▶ **ACTION ITEM**: When you reproduce these records, keep every word exactly and drop the images.

____

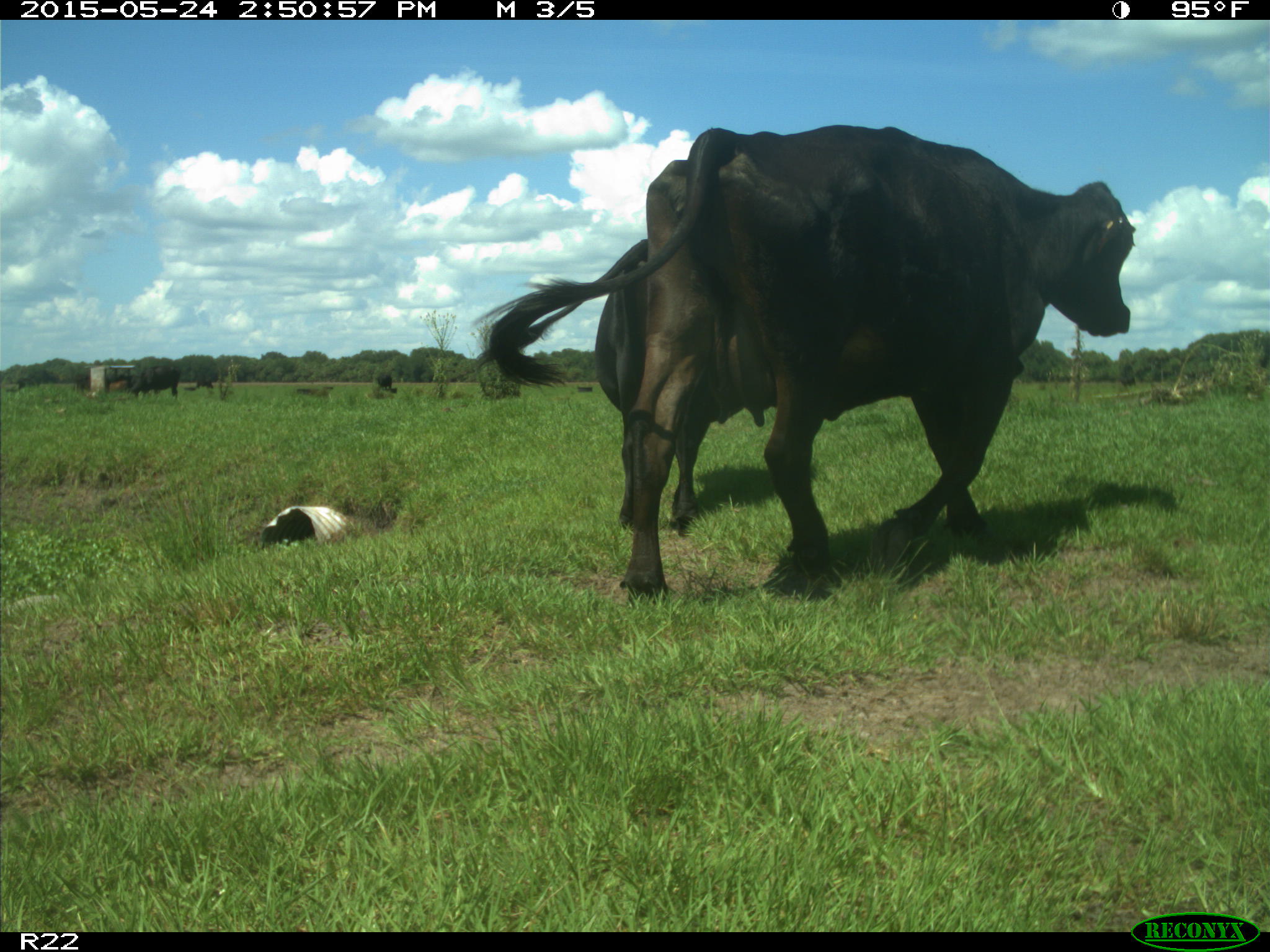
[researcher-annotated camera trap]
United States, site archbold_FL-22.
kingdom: Animalia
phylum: Chordata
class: Mammalia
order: Artiodactyla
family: Bovidae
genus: Bos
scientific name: Bos taurus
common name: domestic cow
Bos taurus (domestic cow).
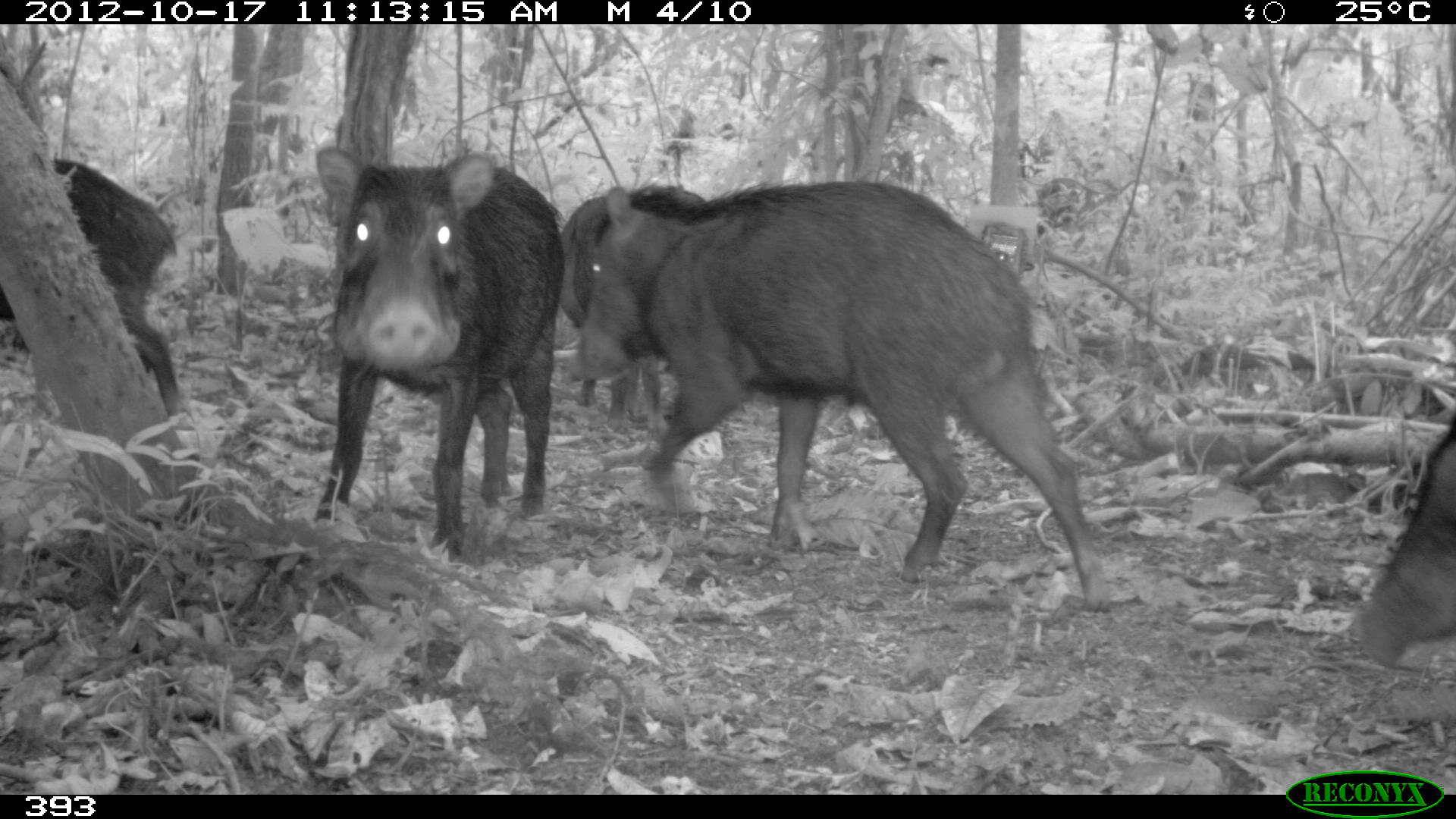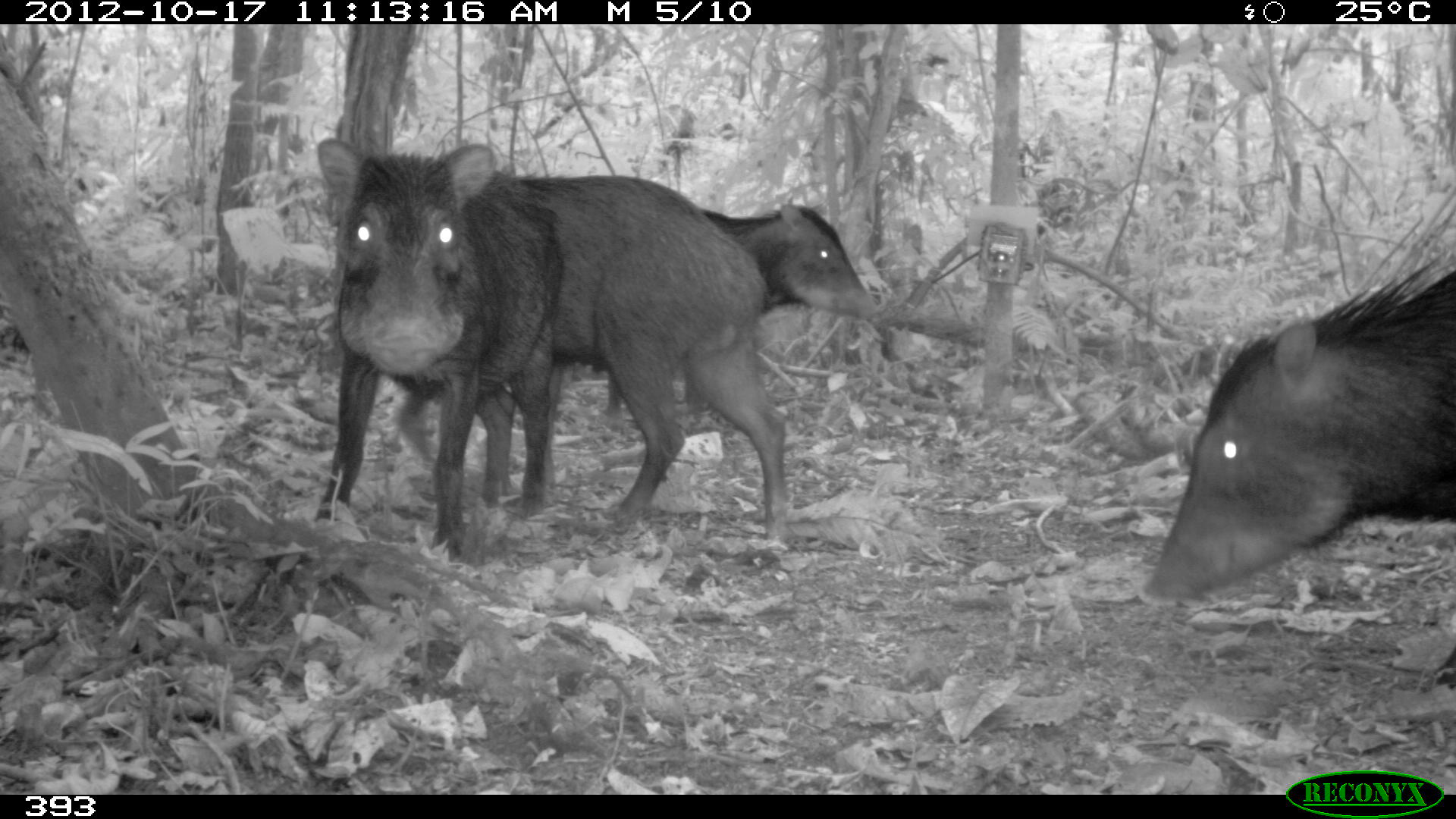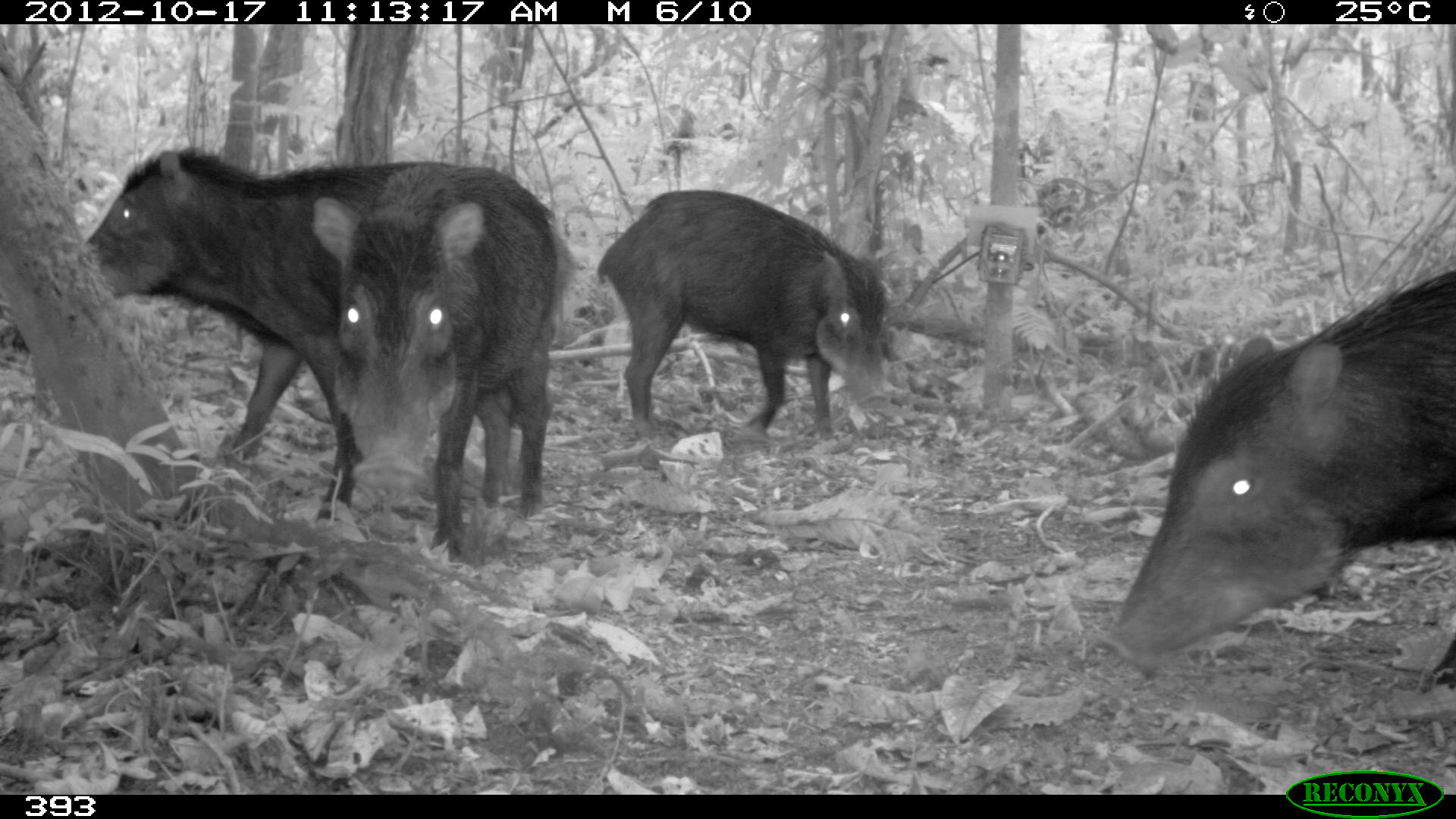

____

▶ **REPLY**:
[researcher-annotated camera trap]
United States, site archbold_FL-22.
kingdom: Animalia
phylum: Chordata
class: Mammalia
order: Artiodactyla
family: Bovidae
genus: Bos
scientific name: Bos taurus
common name: domestic cow
Bos taurus (domestic cow).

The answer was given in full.